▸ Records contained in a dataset
************

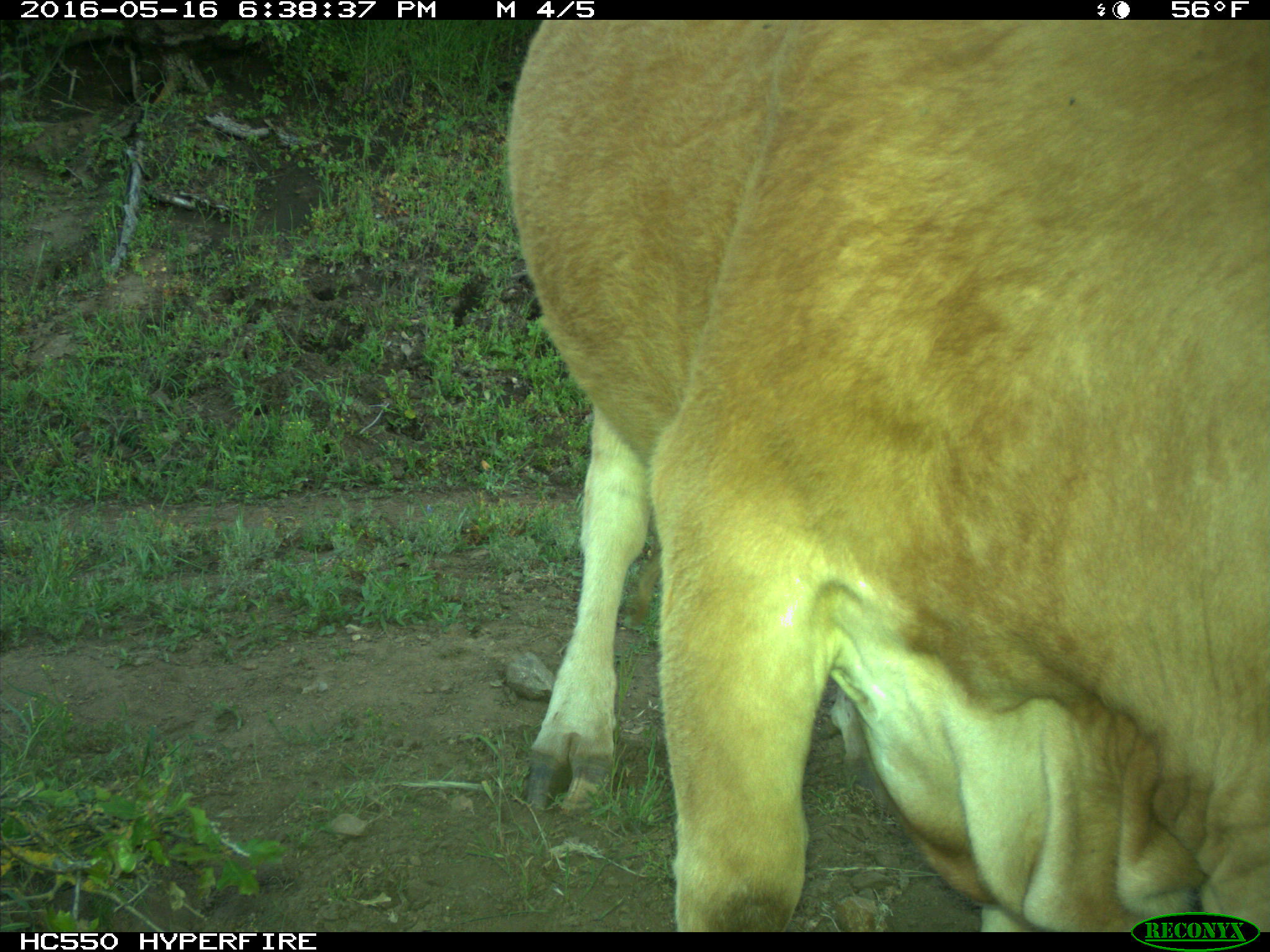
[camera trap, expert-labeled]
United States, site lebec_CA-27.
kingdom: Animalia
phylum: Chordata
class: Mammalia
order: Artiodactyla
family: Bovidae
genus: Bos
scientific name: Bos taurus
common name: domestic cow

************

▸ WHAT YOU NEED TO DO
Output the records above exactly as written, but leave out the pictures.

▸ RESPONSE TO THIS TASK
[camera trap, expert-labeled]
United States, site lebec_CA-27.
kingdom: Animalia
phylum: Chordata
class: Mammalia
order: Artiodactyla
family: Bovidae
genus: Bos
scientific name: Bos taurus
common name: domestic cow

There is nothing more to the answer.